PROMPT
Return only the line that contains "From this view, is" and each line after it, through the last line of the data below, copied exactly.

DATA PROVIDED
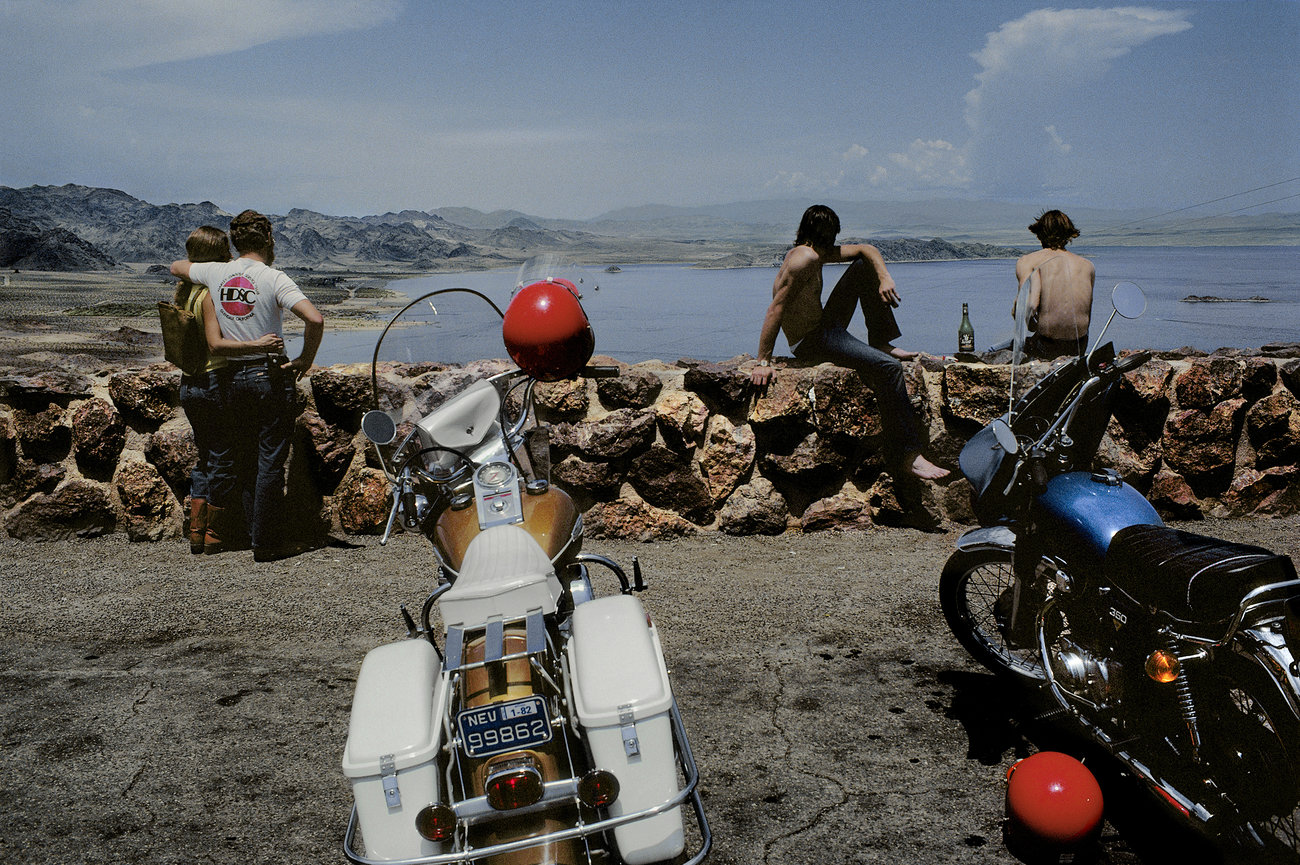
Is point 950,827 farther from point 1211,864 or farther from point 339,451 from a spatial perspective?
point 339,451

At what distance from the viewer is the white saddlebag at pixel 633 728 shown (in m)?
1.68

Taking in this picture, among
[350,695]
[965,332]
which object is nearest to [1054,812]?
[350,695]

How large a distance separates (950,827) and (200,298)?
444 cm

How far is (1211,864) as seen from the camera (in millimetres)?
2230

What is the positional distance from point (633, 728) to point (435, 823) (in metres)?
0.39

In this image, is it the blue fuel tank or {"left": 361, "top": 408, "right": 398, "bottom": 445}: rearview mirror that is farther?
the blue fuel tank

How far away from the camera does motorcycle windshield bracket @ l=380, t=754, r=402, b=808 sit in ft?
5.34

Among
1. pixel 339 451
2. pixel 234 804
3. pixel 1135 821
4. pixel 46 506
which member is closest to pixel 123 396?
pixel 46 506

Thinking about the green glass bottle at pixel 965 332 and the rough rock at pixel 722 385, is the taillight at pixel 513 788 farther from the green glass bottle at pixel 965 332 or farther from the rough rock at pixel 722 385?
the green glass bottle at pixel 965 332

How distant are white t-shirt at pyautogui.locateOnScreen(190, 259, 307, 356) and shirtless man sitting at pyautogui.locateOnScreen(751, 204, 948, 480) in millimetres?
2595

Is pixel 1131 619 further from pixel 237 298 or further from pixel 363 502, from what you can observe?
pixel 237 298

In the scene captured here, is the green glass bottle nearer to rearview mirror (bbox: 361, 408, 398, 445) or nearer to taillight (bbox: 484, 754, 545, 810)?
rearview mirror (bbox: 361, 408, 398, 445)

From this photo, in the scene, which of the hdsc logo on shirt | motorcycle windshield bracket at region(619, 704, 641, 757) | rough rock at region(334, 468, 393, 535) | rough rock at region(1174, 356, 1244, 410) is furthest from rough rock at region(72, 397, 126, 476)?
rough rock at region(1174, 356, 1244, 410)

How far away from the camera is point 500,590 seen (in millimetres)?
1787
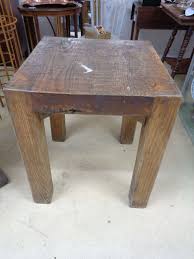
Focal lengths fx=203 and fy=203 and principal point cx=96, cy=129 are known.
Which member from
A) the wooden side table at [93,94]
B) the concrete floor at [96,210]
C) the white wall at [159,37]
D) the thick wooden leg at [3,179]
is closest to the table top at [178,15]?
the white wall at [159,37]

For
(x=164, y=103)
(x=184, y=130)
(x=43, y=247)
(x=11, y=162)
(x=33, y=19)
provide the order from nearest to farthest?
(x=164, y=103) < (x=43, y=247) < (x=11, y=162) < (x=184, y=130) < (x=33, y=19)

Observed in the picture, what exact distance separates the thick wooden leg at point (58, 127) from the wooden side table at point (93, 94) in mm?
381

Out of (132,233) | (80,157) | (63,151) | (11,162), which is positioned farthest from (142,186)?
(11,162)

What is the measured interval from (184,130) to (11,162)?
111cm

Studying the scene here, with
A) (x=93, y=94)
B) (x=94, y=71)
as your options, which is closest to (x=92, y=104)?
(x=93, y=94)

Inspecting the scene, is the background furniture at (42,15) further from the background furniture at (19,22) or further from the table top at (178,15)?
the table top at (178,15)

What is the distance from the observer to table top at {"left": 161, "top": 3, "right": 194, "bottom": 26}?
1364 millimetres

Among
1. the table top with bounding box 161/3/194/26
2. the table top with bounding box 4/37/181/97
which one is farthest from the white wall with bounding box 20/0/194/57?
the table top with bounding box 4/37/181/97

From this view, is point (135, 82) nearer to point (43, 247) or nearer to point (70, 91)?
point (70, 91)

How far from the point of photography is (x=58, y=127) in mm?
1171

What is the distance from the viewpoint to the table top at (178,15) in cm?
136

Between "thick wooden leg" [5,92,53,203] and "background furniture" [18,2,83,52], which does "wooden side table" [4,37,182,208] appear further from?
"background furniture" [18,2,83,52]

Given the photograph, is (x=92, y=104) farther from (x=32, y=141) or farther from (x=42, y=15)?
(x=42, y=15)

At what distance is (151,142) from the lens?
67 centimetres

FULL ANSWER
From this view, is point (135, 82) nearer to point (43, 247) or nearer to point (70, 91)?
point (70, 91)

How far from the point of photography is (x=58, y=127) in mm?
1171

What is the distance from the viewpoint to the table top at (178,15) in cm?
136

Between "thick wooden leg" [5,92,53,203] and "background furniture" [18,2,83,52], which does "wooden side table" [4,37,182,208] appear further from?
"background furniture" [18,2,83,52]

Given the photograph, is (x=92, y=104) farther from (x=32, y=141) or farther from (x=42, y=15)?
(x=42, y=15)

At what distance is (151,142) from the lens?
67 centimetres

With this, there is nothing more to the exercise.